Verslag van de vergadering van 8 februari 2022 (2021/2022 nr. 16)
Status: gecorrigeerd
Aanvang: 19.28 uur
Mevrouw Karimi i (GroenLinks):
Voorzitter. Ik dank de bewindspersonen voor de beantwoording. De minister van Buitenlandse Zaken sprak over "ongemak". Als landen eenmaal binnen de Europese Unie zijn, heb je niet het instrumentarium om de navolging van de Europese waarden af te dwingen. Neem nou een Europese burger, hier of in Polen, die artikel 2 van het Verdrag wel serieus neemt. Wat moet zij met een dergelijke mededeling? Het is geen "ongemak", maar het is eigenlijk onmacht. Daardoor groeit het vertrouwen in de EU natuurlijk niet.
Voorzitter. Winst van het debat is in ieder geval dat dit inzicht heeft geleid tot de inzet van de minister voor een verdragswijziging die nodig is om dat instrumentarium te versterken en voor het aanpassen van artikel 7 daartoe. Dat is een hele belangrijke stap. Ik had hierover een motie voorbereid, maar gezien de toezegging van de minister zie ik daarvan af.
Verder vraag ik de minister, naar aanleiding van zijn uitspraak vanavond dat de verwachte uitspraak van het Hof van Justitie op 16 februari nieuwe munitie kan leveren voor de herijking van de rechtsstaat in de Europese Unie, dat dit kabinet harder gaat lopen voor de rechtsstaat en ons na de uitspraak per brief informeert wat die betekent voor de inzet van deze minister.
Voorzitter.
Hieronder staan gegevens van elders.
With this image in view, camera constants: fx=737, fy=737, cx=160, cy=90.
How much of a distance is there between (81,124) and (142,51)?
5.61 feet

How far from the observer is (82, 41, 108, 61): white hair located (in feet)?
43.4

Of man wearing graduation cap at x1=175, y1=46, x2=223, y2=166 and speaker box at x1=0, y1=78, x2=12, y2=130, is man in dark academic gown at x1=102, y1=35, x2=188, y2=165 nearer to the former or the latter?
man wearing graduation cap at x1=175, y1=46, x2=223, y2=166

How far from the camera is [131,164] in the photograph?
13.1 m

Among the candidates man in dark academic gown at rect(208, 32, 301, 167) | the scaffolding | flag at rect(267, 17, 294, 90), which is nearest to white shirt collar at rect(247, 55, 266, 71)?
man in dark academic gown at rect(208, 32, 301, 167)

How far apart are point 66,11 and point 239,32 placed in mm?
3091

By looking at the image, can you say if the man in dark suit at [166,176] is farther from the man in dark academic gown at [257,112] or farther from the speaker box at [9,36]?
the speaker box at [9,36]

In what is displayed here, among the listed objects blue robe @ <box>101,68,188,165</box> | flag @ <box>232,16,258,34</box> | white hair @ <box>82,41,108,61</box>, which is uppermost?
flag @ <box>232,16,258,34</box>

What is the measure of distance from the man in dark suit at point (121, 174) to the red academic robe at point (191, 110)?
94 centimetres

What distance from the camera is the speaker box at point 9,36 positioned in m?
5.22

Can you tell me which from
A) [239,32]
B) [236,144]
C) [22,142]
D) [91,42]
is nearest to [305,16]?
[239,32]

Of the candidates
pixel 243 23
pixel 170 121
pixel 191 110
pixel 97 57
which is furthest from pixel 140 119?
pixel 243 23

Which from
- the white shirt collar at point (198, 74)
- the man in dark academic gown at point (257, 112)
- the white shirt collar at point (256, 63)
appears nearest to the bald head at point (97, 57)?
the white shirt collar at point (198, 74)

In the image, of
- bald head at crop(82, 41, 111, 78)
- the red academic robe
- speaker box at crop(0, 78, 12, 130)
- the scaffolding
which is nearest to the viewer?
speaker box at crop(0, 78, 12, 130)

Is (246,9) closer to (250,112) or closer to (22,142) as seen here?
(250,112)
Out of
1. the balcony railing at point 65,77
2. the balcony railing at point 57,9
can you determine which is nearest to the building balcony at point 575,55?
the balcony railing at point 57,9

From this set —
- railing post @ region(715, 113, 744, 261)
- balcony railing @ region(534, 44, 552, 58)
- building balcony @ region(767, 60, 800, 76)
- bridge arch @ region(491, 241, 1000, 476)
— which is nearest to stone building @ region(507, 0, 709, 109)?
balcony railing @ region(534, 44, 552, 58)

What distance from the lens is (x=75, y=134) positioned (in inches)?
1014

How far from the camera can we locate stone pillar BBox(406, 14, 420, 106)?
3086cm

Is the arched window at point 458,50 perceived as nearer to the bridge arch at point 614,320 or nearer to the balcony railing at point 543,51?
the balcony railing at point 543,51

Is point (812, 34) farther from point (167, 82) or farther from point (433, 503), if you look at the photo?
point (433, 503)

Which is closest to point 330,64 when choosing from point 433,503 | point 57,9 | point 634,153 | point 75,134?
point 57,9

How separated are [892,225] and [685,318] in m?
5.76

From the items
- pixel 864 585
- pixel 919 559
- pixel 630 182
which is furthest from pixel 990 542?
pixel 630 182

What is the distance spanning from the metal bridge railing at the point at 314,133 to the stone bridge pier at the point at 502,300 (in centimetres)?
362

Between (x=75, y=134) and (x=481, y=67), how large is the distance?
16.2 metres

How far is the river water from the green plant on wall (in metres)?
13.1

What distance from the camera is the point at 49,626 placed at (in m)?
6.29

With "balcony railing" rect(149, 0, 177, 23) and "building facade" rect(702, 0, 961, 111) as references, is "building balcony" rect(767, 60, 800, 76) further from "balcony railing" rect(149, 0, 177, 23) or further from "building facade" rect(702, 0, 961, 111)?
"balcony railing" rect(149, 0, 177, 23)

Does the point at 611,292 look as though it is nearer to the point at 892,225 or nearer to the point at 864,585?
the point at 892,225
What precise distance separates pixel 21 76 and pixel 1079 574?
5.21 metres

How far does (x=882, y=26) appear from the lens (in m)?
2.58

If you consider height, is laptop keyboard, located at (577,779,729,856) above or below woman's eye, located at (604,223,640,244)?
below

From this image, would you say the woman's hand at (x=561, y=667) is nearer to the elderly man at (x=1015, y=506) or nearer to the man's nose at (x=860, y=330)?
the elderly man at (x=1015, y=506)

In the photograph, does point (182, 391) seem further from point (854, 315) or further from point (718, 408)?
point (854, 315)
Ik ben teleurgesteld in het antwoord dat de minister een statenklachtprocedure niet zinvol acht. Daarbij is mijn vraag of hij toch in contact wil treden met zijn ambtsgenoot in Duitsland om te kijken of deze optie gezamenlijk wel onderzocht kan worden.
Voorzitter. Volgens mij heeft de minister mij misverstaan ten aanzien van de rechtsstatelijkheidsrapporten en het integreren van grondrechten als een van de onderwerpen in die rapporten. Ik heb niet gepleit om asiel en migratie te integreren. Ik heb de pushbacks als een voorbeeld genoemd. Ik heb gepleit om in het algemeen de grondrechten als thema toe te voegen. De vraag is dus of hij dat wil doen.
Ik heb begrepen dat een aantal van mijn onbeantwoorde vragen in de tweede termijn beantwoord zullen worden door de minister. Die antwoorden wacht ik dus af.
Ik dien wel een motie in over mijn suggestie wat betreft de special envoy on freedom of media. Ik hoop dat de minister dat straks toezegt. In dat geval trek ik de motie natuurlijk in.
De voorzitter:
Door de leden Karimi, Backer en Koole wordt de volgende motie voorgesteld:
De Kamer,
gehoord de beraadslaging,
constaterende dat de persvrijheid en de veiligheid van journalisten in de lidstaten van de Europese Unie onder druk staan, zoals ook blijkt uit de Democracy Index;
constaterende dat een vrije, onafhankelijke pers die in veiligheid kan werken essentieel is voor het functioneren van een rechtsstaat en voor het eerbiedigen van andere grondbeginselen van de Europese Unie en mensenrechten;
overwegende dat naast de Europese Commissie ook de Europese Raad intensiever aandacht dient te besteden aan het bevorderen van de pluriformiteit van vrije media en de veiligheid van journalisten;
verzoekt de regering om de benoeming van een "special envoy on freedom of media" door en voor de Raad te bepleiten, en de Kamer hierover te informeren,
en gaat over tot de orde van de dag.
Naar mij blijkt, wordt de indiening ervan voldoende ondersteund.
Zij krijgt letter S (35295).
Mevrouw Karimi (GroenLinks):
Dank u wel, voorzitter.
De voorzitter:
Dank u wel, mevrouw Karimi. Dan geef ik nu het woord aan de heer Van Ballekom namens de fractie van de VVD.